As a consequence new-gen machines, with an efficiency of 30+ J/TH, are falling in price. Significant price adjustments were observed at the Luxor ASIC miner marketplace for popular used ASICs. The most notable adjustment was seen in the S19j Pro, which experienced a 28% decrease in its average clearing price from $7.25/TH in March to $5.25/TH in April. The M30S+ saw a 35% drop from $5.75/TH to $3.75/TH.

Source: Luxor ASIC Miner Marketplace

As Bitcoin margins tumble, the demand for the latest generation ASIC models will increase over their predecessors. However, most miners are still sitting tight, and prices for ASIC models with sub-25 J/TH efficiency have remained virtually unchanged, suggesting that mining equipment is bottoming out. Currently, machines with an efficiency under 25 J/TH are priced at $12.21 per terahash.

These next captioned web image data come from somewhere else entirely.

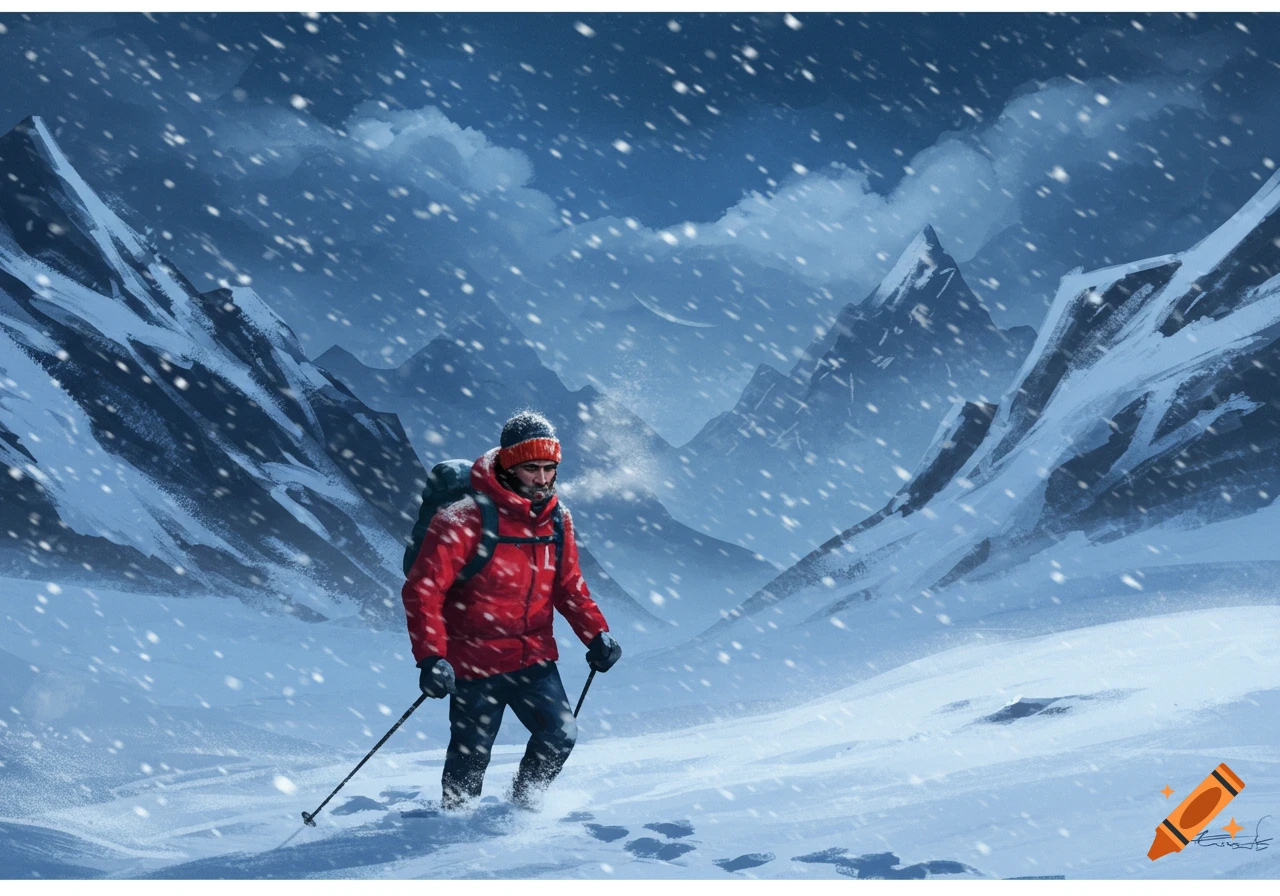 A person in a red jacket and backpack hikes through a snowy mountain landscape during a blizzard, an illustration.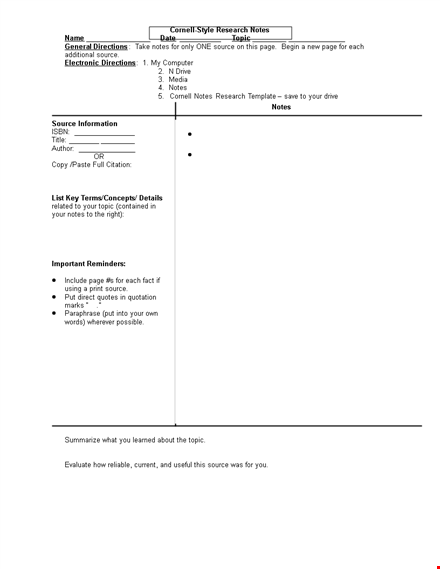 cornell style notes template microsoft word template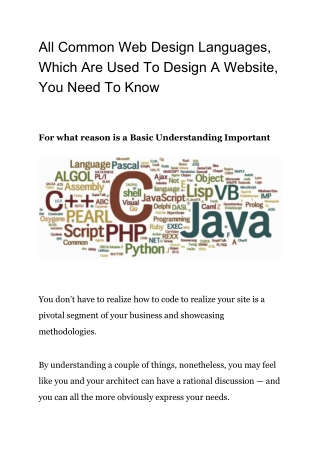 All Common Web Design Languages, Which Are Used To Design A Website, You Need To Know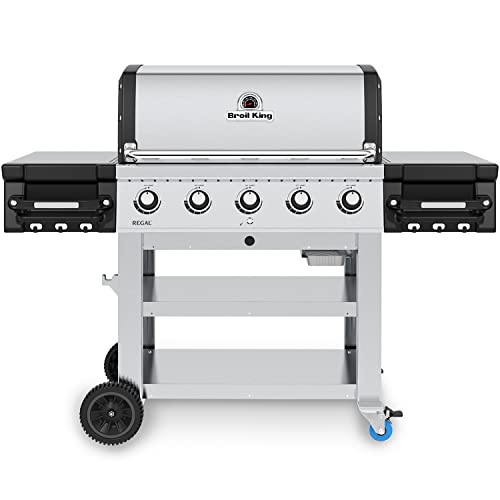 Broil King 886114 Regal S 520 Commercial Propane Gas Grill, 5-Burner, Stainless Steel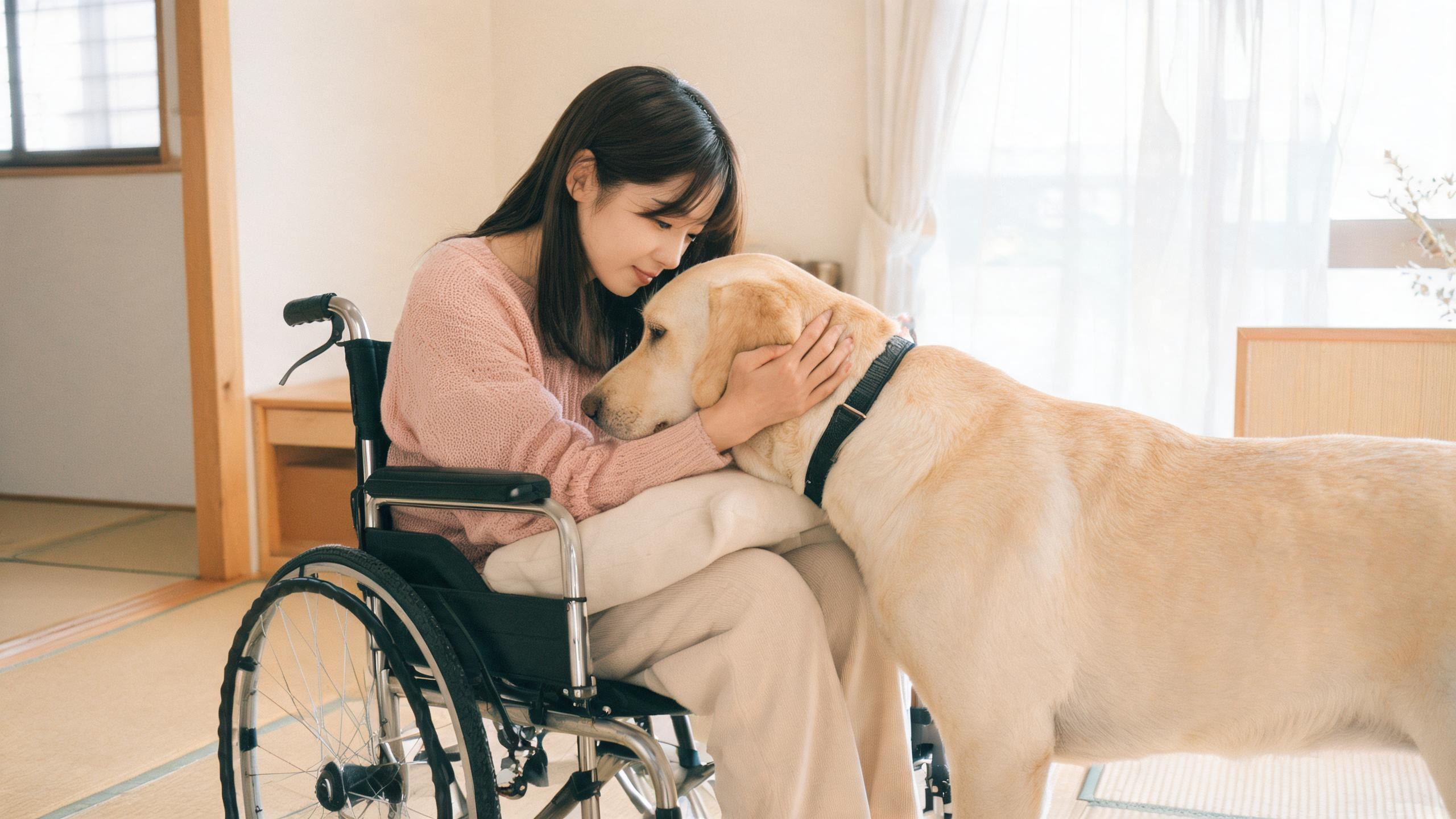 主人用溫和姿勢引導毛孩的居家情境，呼應「服務犬與特殊用途犬」主題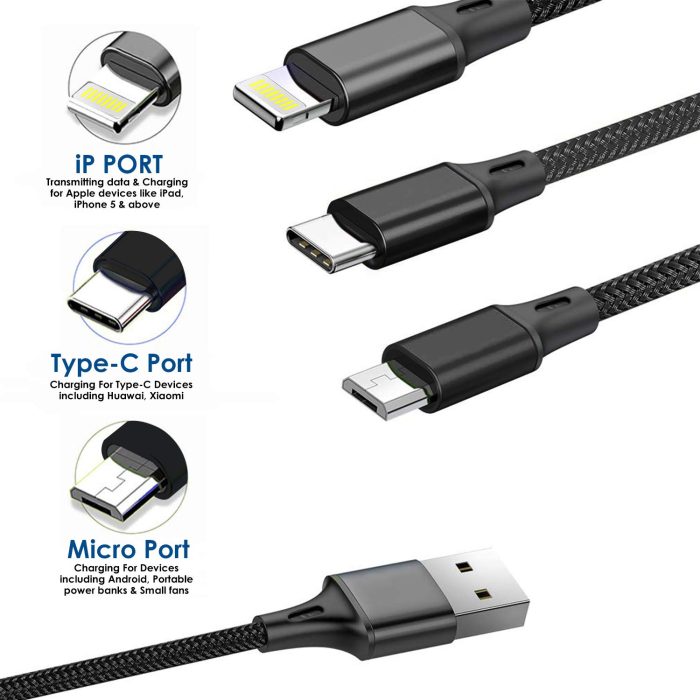 3 in 1 Nylon Braided Charging Cable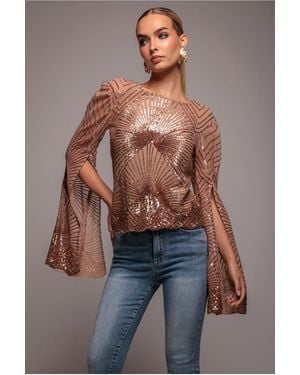Goddiva Sequin Starburst Cape Sleeve Top - Blue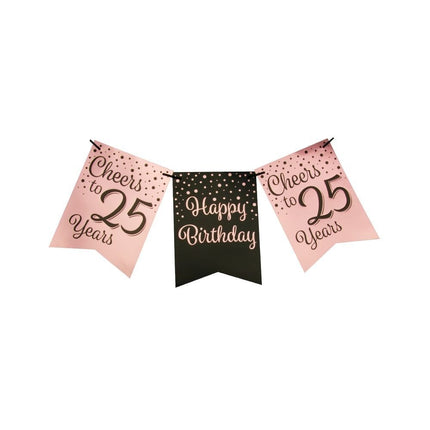 Feestbazaar Verjaardagsslinger Vaandel 25 Jaar Roze/Zwart (6m)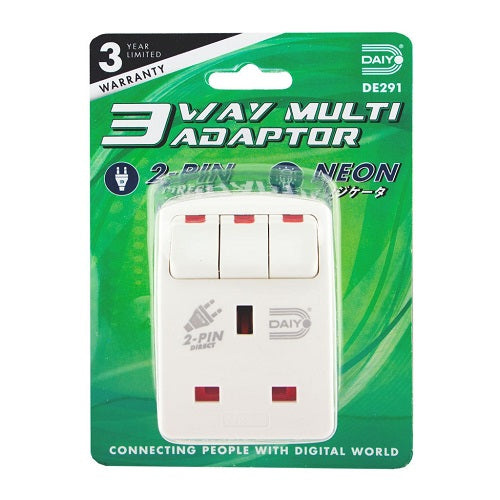 3-Way Multi Plug Adapter with On/Off Switch & Neon Indicator - Ideal for Home, Office, and Travel Use (DE 291)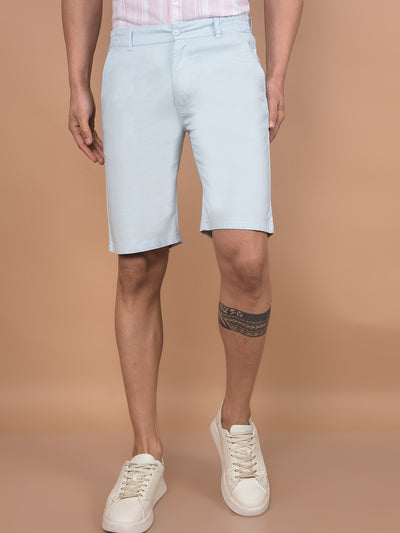 Blue Cotton Shorts-Men Shorts-Crimsoune Club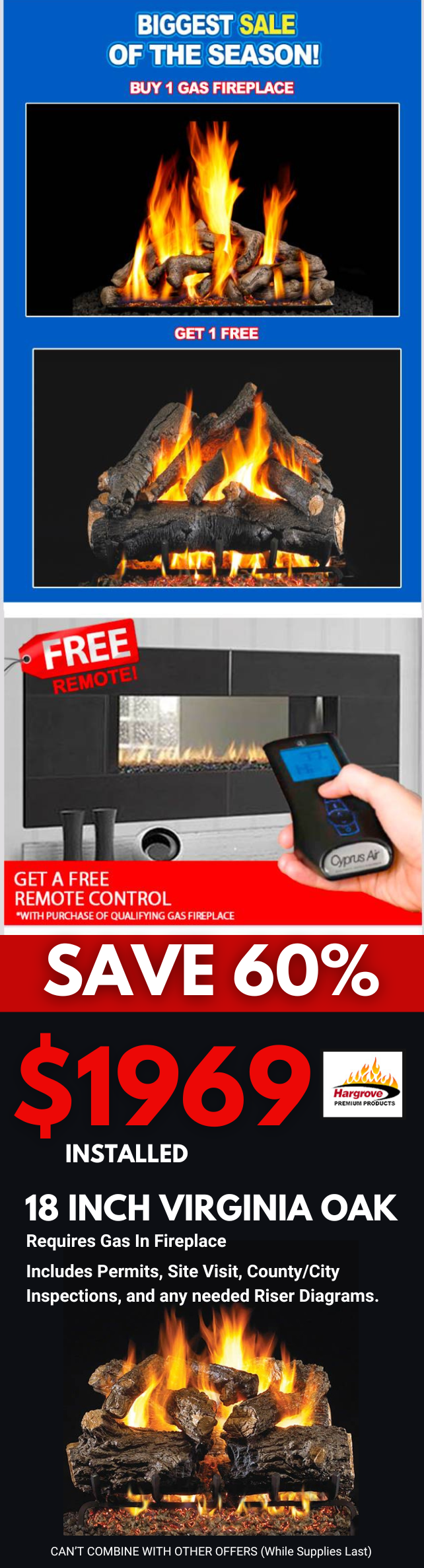 Shop Gas Logs & Fireplaces Online Cyprus Air Fireplace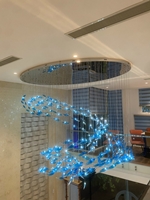 Bộ đèn chùm con cá xanh PL066, mâm elip inox gương trắng, 240 con cá thủy tinh xanh có 150 con dùng bóng G4 công suất 1.5W/đèn,  KT(mm): 3000 x 2000 x 2500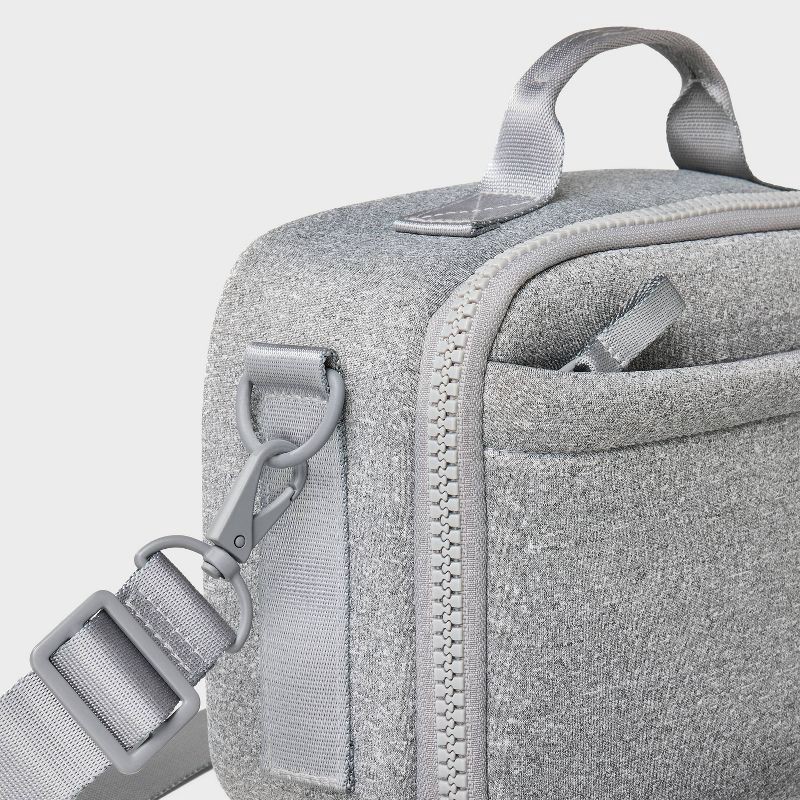 slide 4 of 4, Faux Neoprene Lunch Tote - All In Motion™ Heather Gray: Zipper Closure, Recycled Material, 1 ct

Network Hashrate Still Unaffected

The network hashrate reached an all-time high of 654 EH/s on the 7-Day Moving Average (DMA), just a day before the halving event. Despite mining margins taking a hit over the last week, we haven’t seen a major drawdown in hashrate yet. Miners that are mining at a loss are likely keeping machines online to observe how the market will play out. It was only ten days ago when mining was still highly profitable. If margins remain low throughout May, we might see miners switching off or powering down less efficient equipment before the new electricity billing cycle begins in June.

Source: Lincoin Lens

Fun Fact: ViaBTC auctioned off the ‘Epic Sat’ 

ViaBTC auctioned off the ‘Epic Sat’ from the halving block. An Epic Sat refers to the first satoshi mined within the initial block of a halving epoch, occurring every 210,000 blocks. These Epic Sats are deemed rare and collectible, prompting ViaBTC to put this satoshi up for auction. The pool distributed 40.75 BTC to miners, allowing ViaBTC to retain all profits from the auction. The auction concluded with the Epic Sat selling for 33.3 BTC, approximately $2,134,000.